How to Talk to Family about Infertility During the Holiday Season
Holiday parties and get-togethers are notorious places for family members and friends to ask for updates on your life status:
- Where are you working?
- Are you dating anyone?
- When are you getting engaged?
- Any plans for starting a family?
These are just some of the basic check-in questions so many of us face, and of course they are well-meaning—people are simply interested in what you’ve been up to in the last year. However, for those facing a recent infertility diagnosis, the holiday season can seem like an emotional minefield. You may wonder how to avoid these types of questions or how much you should reveal if you face a question that you’re comfortable enough to answer.
What can I do to make the holiday season less stressful?
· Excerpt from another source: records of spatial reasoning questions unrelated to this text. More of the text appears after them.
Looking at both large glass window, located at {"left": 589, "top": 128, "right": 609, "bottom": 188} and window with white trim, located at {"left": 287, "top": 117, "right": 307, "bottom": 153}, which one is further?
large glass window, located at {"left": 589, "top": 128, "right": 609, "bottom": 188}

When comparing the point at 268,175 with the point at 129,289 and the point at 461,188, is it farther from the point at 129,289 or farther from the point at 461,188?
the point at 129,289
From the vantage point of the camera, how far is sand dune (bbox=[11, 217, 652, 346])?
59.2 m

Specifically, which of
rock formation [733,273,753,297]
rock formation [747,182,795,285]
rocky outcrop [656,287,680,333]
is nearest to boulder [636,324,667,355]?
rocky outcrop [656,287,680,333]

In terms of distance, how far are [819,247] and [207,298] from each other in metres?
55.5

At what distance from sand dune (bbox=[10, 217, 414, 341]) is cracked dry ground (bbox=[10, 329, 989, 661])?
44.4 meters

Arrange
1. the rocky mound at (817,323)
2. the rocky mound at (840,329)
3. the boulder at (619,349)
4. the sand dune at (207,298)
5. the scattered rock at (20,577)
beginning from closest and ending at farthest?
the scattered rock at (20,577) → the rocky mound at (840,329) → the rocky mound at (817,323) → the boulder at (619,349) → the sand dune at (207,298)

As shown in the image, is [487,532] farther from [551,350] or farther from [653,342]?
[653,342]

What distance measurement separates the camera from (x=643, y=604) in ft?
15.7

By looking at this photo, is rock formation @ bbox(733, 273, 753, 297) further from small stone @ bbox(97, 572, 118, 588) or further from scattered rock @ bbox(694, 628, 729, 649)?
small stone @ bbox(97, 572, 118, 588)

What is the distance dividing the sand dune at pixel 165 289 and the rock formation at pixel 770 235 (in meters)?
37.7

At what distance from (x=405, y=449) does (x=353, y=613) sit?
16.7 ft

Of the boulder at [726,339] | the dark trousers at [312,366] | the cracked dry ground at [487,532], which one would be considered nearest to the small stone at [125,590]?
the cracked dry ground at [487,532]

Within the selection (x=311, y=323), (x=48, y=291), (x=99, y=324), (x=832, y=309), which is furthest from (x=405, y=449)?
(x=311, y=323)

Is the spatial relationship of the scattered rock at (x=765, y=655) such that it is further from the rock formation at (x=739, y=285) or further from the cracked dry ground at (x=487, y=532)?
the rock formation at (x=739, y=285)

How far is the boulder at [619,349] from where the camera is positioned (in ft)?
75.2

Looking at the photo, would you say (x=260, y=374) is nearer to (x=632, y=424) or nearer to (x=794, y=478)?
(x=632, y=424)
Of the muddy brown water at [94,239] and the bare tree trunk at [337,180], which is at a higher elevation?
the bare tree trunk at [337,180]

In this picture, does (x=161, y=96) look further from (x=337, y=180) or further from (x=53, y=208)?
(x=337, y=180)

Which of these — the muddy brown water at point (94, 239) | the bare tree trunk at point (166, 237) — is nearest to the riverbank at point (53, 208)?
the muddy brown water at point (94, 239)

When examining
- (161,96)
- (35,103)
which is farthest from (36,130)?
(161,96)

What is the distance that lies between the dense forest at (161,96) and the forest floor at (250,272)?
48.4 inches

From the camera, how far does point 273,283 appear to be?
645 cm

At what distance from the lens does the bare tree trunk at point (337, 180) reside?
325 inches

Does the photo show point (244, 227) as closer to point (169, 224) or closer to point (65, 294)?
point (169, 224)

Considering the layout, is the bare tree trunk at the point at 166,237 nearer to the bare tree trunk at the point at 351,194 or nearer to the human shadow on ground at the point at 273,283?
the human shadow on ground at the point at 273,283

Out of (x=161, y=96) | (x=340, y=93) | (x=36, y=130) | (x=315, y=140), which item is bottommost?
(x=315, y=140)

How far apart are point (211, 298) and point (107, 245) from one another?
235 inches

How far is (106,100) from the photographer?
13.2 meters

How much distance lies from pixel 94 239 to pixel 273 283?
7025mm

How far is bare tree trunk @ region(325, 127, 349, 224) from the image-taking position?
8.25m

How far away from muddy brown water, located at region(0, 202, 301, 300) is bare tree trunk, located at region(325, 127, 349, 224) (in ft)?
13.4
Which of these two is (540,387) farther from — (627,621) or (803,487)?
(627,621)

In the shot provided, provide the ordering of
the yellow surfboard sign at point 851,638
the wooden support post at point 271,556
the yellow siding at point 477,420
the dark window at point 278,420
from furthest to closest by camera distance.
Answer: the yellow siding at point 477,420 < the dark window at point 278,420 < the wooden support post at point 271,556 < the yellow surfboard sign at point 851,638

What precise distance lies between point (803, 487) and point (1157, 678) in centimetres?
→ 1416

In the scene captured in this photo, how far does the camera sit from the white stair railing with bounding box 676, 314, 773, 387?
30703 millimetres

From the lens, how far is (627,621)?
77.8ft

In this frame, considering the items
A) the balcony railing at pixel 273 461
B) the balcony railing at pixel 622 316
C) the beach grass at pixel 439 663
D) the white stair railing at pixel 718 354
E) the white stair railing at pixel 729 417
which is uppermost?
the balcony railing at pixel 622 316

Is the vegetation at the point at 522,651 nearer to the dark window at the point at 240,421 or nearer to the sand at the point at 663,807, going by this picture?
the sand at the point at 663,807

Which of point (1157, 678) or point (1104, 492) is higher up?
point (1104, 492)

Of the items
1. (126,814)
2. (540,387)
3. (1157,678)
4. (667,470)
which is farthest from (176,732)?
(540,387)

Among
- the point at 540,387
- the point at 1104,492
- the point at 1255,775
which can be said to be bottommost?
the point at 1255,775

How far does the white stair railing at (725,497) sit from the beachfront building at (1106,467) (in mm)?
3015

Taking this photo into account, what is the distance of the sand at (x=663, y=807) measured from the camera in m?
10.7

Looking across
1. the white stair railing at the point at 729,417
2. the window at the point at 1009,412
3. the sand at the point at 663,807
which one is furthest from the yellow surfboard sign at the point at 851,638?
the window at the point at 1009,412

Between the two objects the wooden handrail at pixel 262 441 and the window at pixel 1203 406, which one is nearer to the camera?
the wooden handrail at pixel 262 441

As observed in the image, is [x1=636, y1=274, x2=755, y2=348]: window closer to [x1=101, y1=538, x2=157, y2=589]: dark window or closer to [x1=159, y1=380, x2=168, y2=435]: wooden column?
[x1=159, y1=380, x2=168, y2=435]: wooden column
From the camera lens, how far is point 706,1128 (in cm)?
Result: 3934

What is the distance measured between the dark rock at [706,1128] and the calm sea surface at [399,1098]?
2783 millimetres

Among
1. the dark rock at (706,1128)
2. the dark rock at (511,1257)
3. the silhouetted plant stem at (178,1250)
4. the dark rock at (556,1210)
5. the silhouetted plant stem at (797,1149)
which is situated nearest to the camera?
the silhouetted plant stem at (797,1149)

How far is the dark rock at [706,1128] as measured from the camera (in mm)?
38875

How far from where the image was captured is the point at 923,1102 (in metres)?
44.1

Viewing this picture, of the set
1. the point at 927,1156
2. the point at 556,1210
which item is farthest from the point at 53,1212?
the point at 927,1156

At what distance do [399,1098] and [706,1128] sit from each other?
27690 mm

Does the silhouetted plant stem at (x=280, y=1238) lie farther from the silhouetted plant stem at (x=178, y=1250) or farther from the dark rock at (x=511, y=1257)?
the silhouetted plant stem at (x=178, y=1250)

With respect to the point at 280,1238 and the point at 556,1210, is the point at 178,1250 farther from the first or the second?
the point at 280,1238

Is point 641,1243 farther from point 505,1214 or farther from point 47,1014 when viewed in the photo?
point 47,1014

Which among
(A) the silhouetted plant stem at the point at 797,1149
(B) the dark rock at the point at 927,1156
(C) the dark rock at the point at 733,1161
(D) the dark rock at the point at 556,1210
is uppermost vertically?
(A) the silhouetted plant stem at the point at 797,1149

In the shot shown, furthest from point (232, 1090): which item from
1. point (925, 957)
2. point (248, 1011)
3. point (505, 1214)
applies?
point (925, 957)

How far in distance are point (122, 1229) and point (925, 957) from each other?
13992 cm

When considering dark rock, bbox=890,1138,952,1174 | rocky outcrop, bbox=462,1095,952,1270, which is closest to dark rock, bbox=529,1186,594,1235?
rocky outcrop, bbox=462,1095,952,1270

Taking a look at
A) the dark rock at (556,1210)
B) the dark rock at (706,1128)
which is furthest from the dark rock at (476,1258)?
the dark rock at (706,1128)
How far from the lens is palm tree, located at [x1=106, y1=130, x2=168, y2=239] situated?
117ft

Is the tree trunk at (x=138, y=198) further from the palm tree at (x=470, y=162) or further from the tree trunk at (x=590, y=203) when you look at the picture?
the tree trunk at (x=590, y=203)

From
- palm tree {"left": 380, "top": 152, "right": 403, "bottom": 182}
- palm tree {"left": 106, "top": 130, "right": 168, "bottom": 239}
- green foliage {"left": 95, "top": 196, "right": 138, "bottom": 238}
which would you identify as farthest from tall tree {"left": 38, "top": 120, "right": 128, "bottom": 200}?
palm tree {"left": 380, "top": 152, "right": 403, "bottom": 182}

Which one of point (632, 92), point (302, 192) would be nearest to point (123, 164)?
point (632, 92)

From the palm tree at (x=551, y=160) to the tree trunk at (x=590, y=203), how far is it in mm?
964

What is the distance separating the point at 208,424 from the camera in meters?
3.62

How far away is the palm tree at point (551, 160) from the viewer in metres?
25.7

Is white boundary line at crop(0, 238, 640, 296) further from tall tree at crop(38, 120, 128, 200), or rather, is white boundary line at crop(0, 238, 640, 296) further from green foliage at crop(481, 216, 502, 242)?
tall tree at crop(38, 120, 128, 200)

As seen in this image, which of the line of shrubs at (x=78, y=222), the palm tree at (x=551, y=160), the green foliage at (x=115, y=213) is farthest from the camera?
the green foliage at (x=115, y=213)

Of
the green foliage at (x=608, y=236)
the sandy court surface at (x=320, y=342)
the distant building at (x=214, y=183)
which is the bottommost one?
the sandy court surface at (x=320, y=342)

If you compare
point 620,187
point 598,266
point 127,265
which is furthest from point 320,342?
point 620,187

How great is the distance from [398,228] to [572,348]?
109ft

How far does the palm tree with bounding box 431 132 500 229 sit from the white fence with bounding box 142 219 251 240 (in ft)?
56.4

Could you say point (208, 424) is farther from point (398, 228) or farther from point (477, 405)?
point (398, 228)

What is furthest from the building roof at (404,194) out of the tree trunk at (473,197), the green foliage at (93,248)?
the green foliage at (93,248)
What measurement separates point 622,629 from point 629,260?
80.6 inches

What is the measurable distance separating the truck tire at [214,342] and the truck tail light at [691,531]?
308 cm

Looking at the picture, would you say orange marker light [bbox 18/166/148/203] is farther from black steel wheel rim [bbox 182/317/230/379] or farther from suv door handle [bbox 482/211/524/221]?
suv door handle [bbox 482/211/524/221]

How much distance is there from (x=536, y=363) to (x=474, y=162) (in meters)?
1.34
The team at Chicago IVF understands these concerns completely. We’ve worked hard to create an environment where patients are comfortable discussing their family-building plans, hopes and dreams, but we realize this comfort may not extend to a holiday party, even with your closest family and friends.
Fortunately, there are ways, often small, to make dealing with infertility during the holidays a little easier. We’ve outlined a few ideas for you below:
- Have a plan ready for how to address family-planning questions.
- Think about how much or how little you feel comfortable sharing about your diagnosis and plans moving forward. You do not have to answer a question freely just because it was asked. Family planning is personal, even within your own family, so there is no need to feel as though you have to share details.
- Consider how to end conversations that feel emotionally challenging. There are simple ways to deflect from areas you’d rather not discuss.
- “Thank you for asking, but my partner and I aren’t ready to share any details.”
- “I appreciate your checking in, but I don’t have anything to share.”
- “I’ll let you know if there’s any news, thanks.”
- Know that you do not have to attend every event if you’re not up to it.
- There is a difference between completely skipping out on all festivities and selectively choosing which events you will attend. Holiday parties can pile up between work, school, family and friends, and if you think time to yourself or alone with your partner will be of benefit, you should feel free to cancel or say no.
Facing an infertility diagnosis at any point in the year is challenging, but the holiday season can be particularly stressful. We encourage patients to seek support, including from their partner, a fertility support group or their fertility practice. Family and friends are a great resource, and you should open up when you’re comfortable, but please remember that other options are available as well.